Written exercise: Reproduce the material below, replacing "green tiled roof" with "green glazed roof" and changing nothing else. Omit the pictures.

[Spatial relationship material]
..........
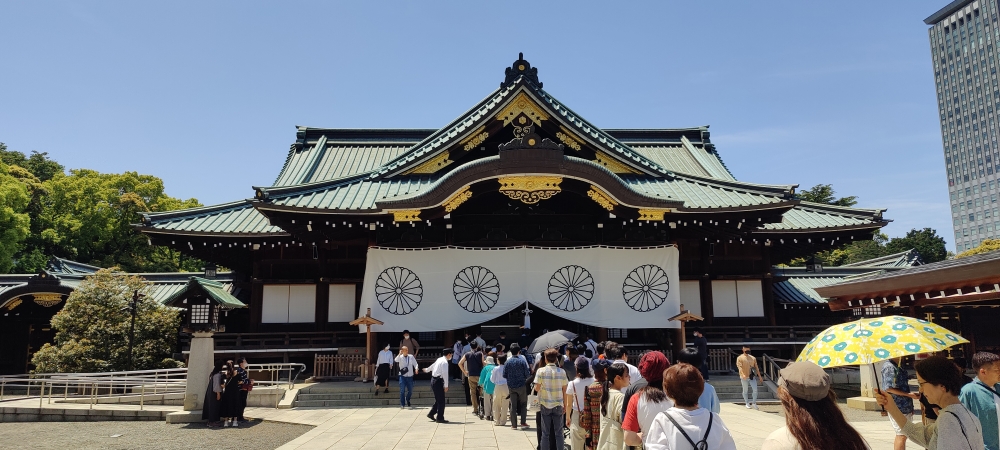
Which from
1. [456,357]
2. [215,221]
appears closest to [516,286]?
[456,357]

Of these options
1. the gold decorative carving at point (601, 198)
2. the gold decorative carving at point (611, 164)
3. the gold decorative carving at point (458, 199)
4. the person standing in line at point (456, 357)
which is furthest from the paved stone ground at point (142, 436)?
the gold decorative carving at point (611, 164)

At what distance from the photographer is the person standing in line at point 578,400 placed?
22.9 ft

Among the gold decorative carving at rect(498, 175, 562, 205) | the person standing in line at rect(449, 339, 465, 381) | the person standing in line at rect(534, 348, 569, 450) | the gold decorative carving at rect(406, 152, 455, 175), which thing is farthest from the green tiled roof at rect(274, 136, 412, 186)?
the person standing in line at rect(534, 348, 569, 450)

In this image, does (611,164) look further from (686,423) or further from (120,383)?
(686,423)

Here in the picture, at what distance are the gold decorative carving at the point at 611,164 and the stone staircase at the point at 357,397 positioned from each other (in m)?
7.58

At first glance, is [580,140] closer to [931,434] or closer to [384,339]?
[384,339]

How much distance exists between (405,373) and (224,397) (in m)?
3.48

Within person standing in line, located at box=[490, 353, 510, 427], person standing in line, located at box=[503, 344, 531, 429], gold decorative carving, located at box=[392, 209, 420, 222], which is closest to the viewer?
person standing in line, located at box=[503, 344, 531, 429]

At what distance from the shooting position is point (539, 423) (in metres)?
8.27

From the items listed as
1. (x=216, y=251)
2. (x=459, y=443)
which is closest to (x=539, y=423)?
(x=459, y=443)

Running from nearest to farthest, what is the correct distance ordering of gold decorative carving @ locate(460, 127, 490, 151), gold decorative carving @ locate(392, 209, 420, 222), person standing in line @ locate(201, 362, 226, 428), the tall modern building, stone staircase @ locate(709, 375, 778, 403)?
person standing in line @ locate(201, 362, 226, 428) → stone staircase @ locate(709, 375, 778, 403) → gold decorative carving @ locate(392, 209, 420, 222) → gold decorative carving @ locate(460, 127, 490, 151) → the tall modern building

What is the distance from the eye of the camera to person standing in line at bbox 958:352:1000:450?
4512 millimetres

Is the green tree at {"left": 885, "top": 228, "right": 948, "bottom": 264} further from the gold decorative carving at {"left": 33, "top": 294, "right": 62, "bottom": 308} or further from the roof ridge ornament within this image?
the gold decorative carving at {"left": 33, "top": 294, "right": 62, "bottom": 308}

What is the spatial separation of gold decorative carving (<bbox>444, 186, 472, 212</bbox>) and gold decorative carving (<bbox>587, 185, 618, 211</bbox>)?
3.09 m
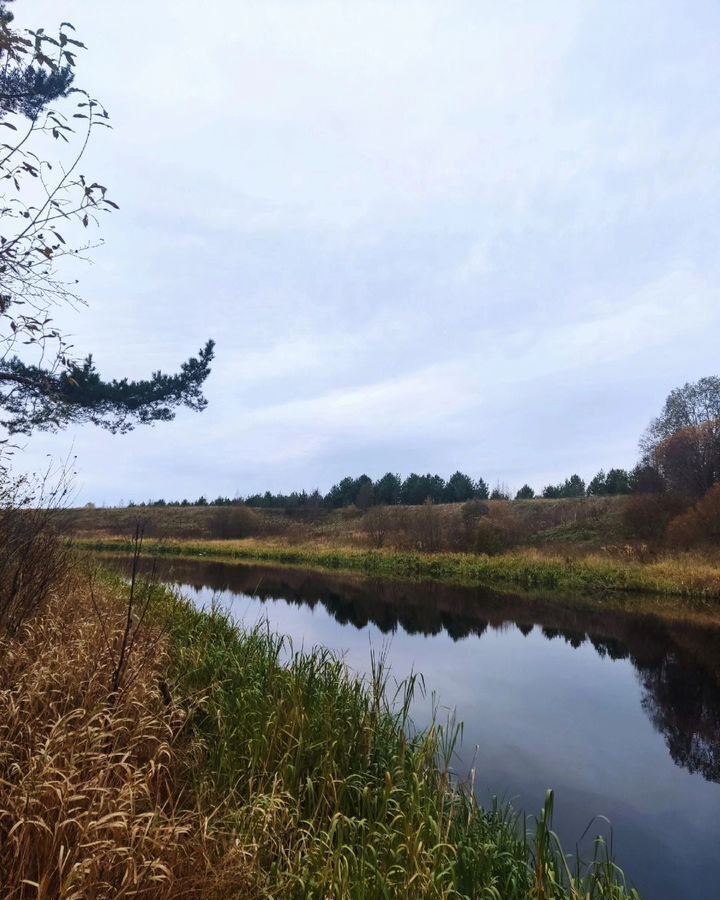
..........
Result below:
Which from
1. [456,357]
2. [215,221]
appears closest to [516,286]?
[456,357]

Of these options
1. the gold decorative carving at point (601, 198)
2. the gold decorative carving at point (611, 164)
3. the gold decorative carving at point (458, 199)
4. the person standing in line at point (456, 357)
which is furthest from the paved stone ground at point (142, 436)?
the gold decorative carving at point (611, 164)

At what distance from the photographer is the person standing in line at point 578,400 placed?
22.9 ft

Among the gold decorative carving at rect(498, 175, 562, 205) | the person standing in line at rect(449, 339, 465, 381) | the person standing in line at rect(534, 348, 569, 450) | the gold decorative carving at rect(406, 152, 455, 175), which thing is farthest from the green glazed roof at rect(274, 136, 412, 186)?
the person standing in line at rect(534, 348, 569, 450)

In this image, does (611,164) look further from (686,423) or further from (120,383)?
(686,423)

Here in the picture, at what distance are the gold decorative carving at the point at 611,164 and the stone staircase at the point at 357,397 positioned from each other (in m)?
7.58

At first glance, is [580,140] closer to [931,434] or closer to [384,339]?
[384,339]

How much distance exists between (405,373) and (224,397) (in m)?
3.48

Within person standing in line, located at box=[490, 353, 510, 427], person standing in line, located at box=[503, 344, 531, 429], gold decorative carving, located at box=[392, 209, 420, 222], which is closest to the viewer?
person standing in line, located at box=[503, 344, 531, 429]

At what distance from the shooting position is point (539, 423) (in metres)?
8.27

From the items listed as
1. (x=216, y=251)
2. (x=459, y=443)
which is closest to (x=539, y=423)?
(x=459, y=443)

Running from nearest to farthest, what is the correct distance ordering of gold decorative carving @ locate(460, 127, 490, 151), gold decorative carving @ locate(392, 209, 420, 222), person standing in line @ locate(201, 362, 226, 428), the tall modern building, stone staircase @ locate(709, 375, 778, 403)?
person standing in line @ locate(201, 362, 226, 428) → stone staircase @ locate(709, 375, 778, 403) → gold decorative carving @ locate(392, 209, 420, 222) → gold decorative carving @ locate(460, 127, 490, 151) → the tall modern building

What is the distance from the eye of the camera to person standing in line at bbox 958:352:1000:450?
4512 millimetres

Is the green tree at {"left": 885, "top": 228, "right": 948, "bottom": 264} further from the gold decorative carving at {"left": 33, "top": 294, "right": 62, "bottom": 308} or further from the roof ridge ornament within this image?
the gold decorative carving at {"left": 33, "top": 294, "right": 62, "bottom": 308}

What is the spatial separation of gold decorative carving (<bbox>444, 186, 472, 212</bbox>) and gold decorative carving (<bbox>587, 185, 618, 211</bbox>)?
3.09 m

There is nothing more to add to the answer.